> Goal of the exercise: Your output should consist solely of the lines from the one with "class: Mammalia" through the end of the records, reproduced exactly, both ends included.

> Stored items:
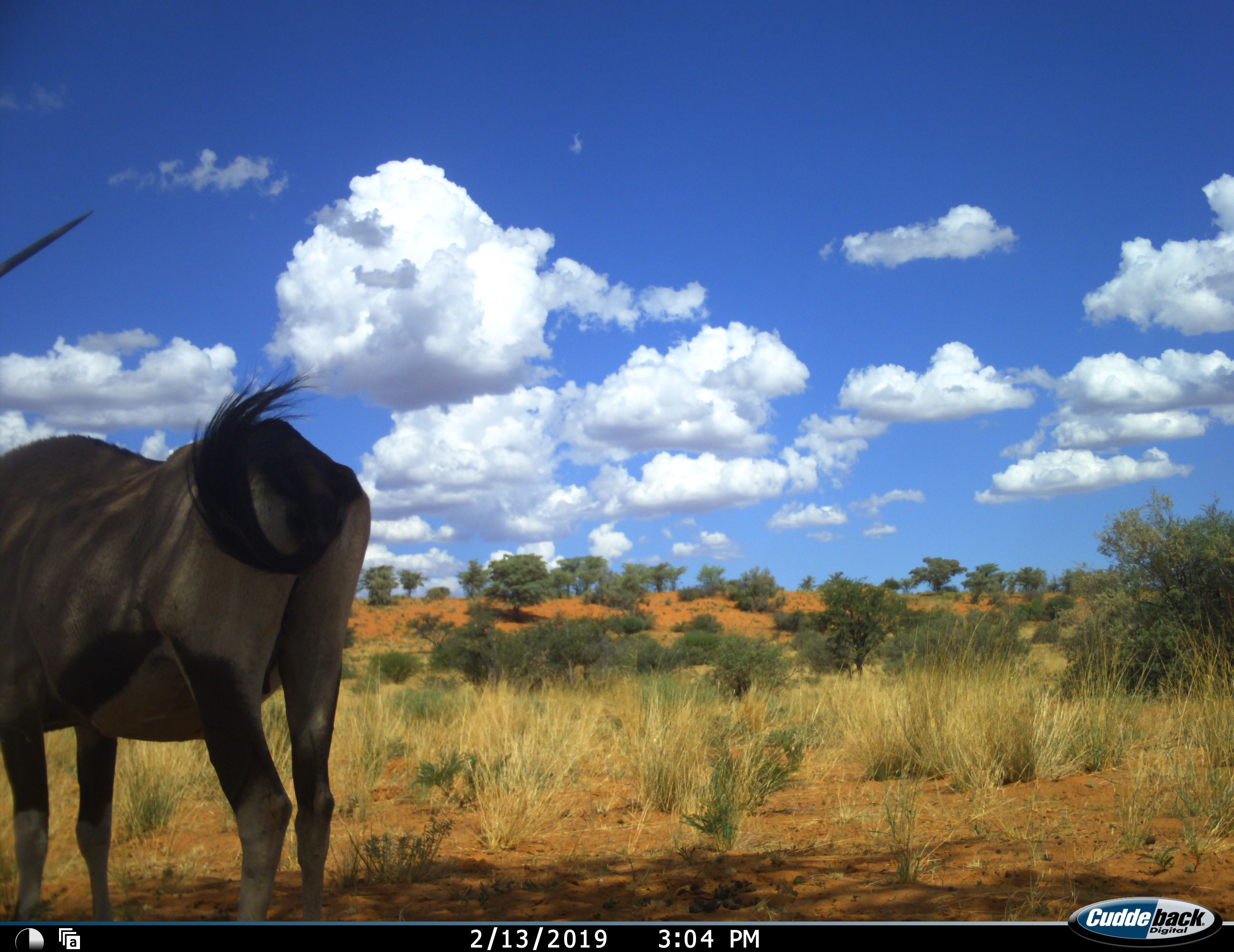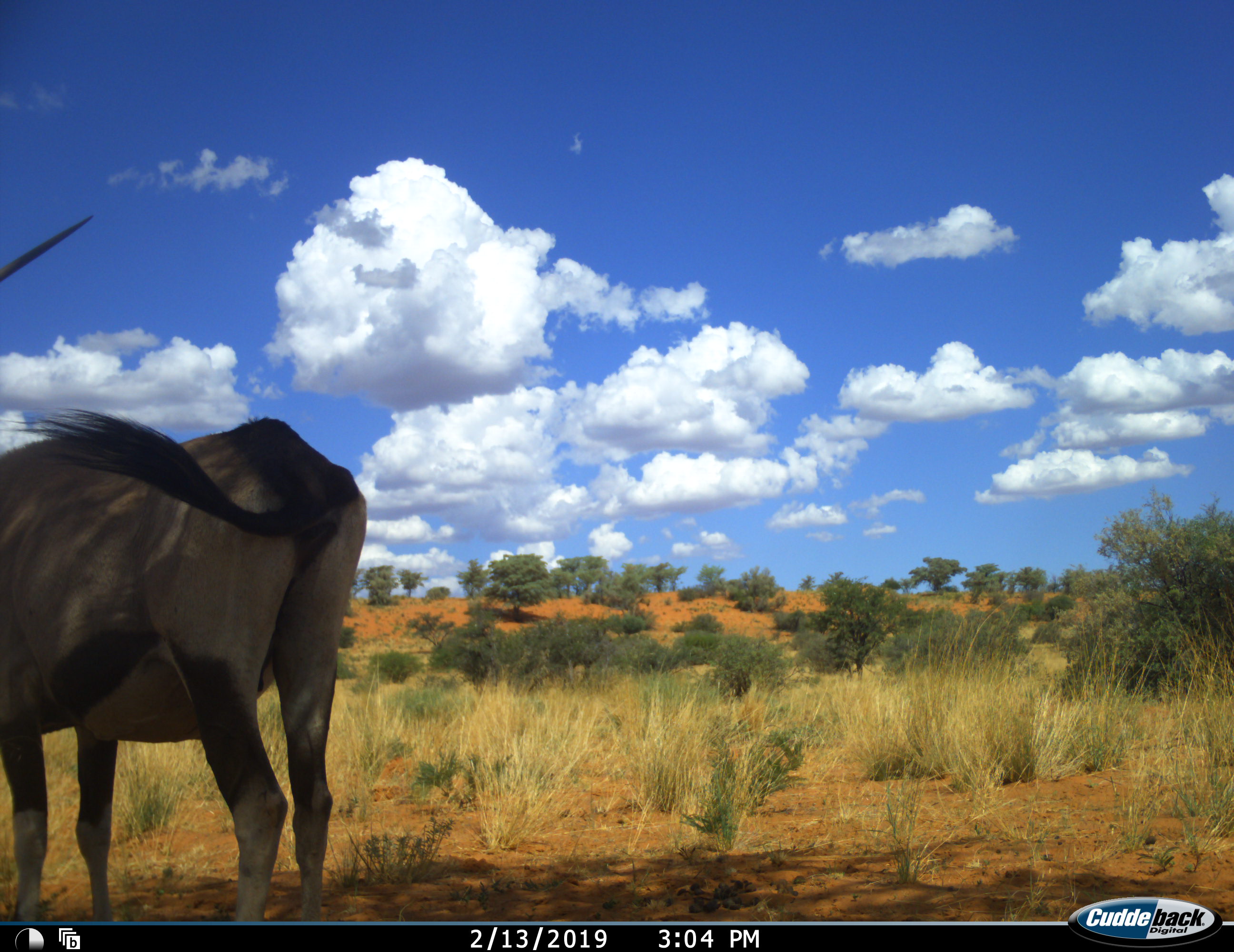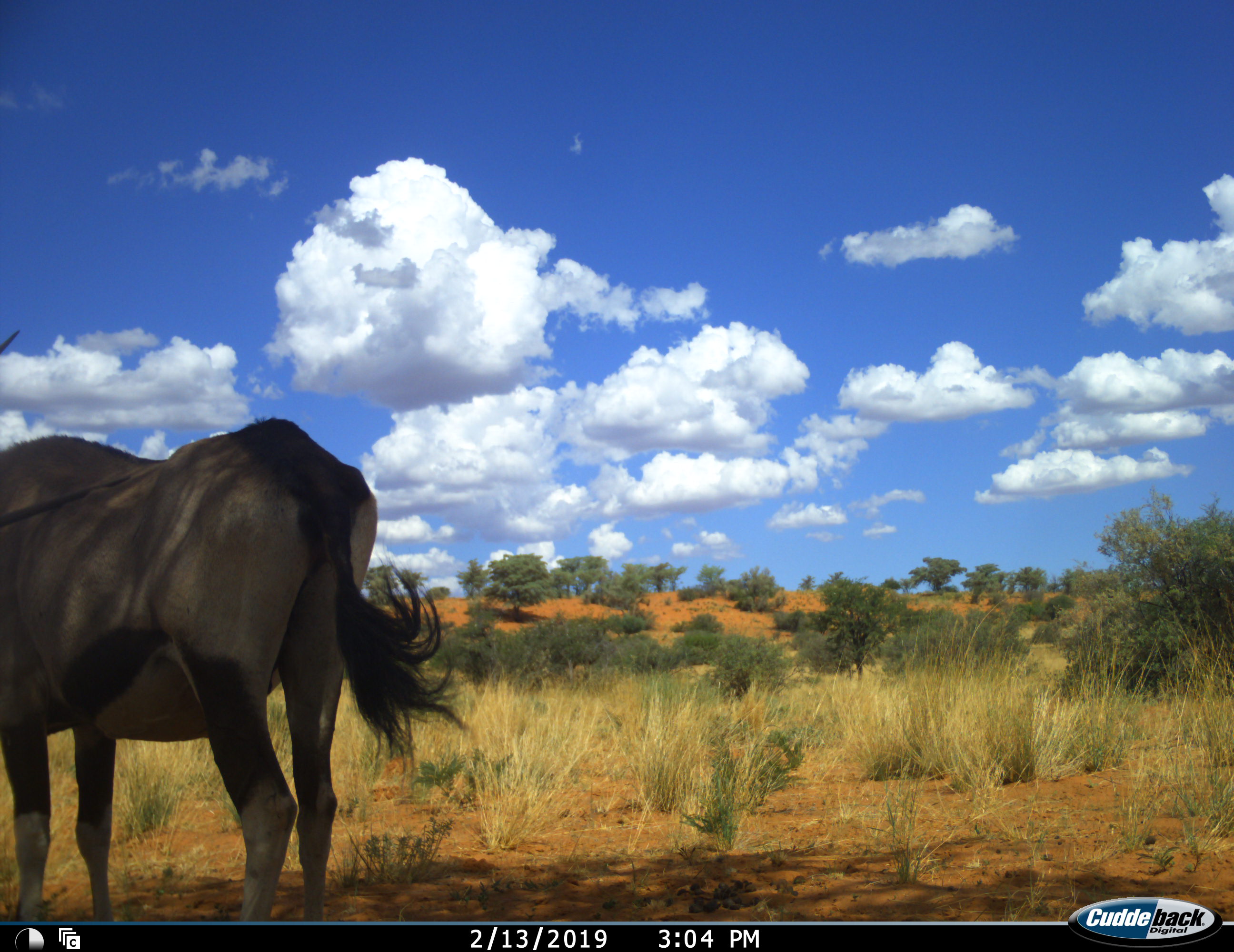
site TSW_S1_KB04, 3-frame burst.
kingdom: Animalia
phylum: Chordata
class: Mammalia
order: Artiodactyla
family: Bovidae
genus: Oryx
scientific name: Oryx gazella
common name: gemsbok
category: oryx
Oryx (gemsbok) (Oryx gazella), count 1. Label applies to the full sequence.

> Response to this exercise:
class: Mammalia
order: Artiodactyla
family: Bovidae
genus: Oryx
scientific name: Oryx gazella
common name: gemsbok
category: oryx
Oryx (gemsbok) (Oryx gazella), count 1. Label applies to the full sequence.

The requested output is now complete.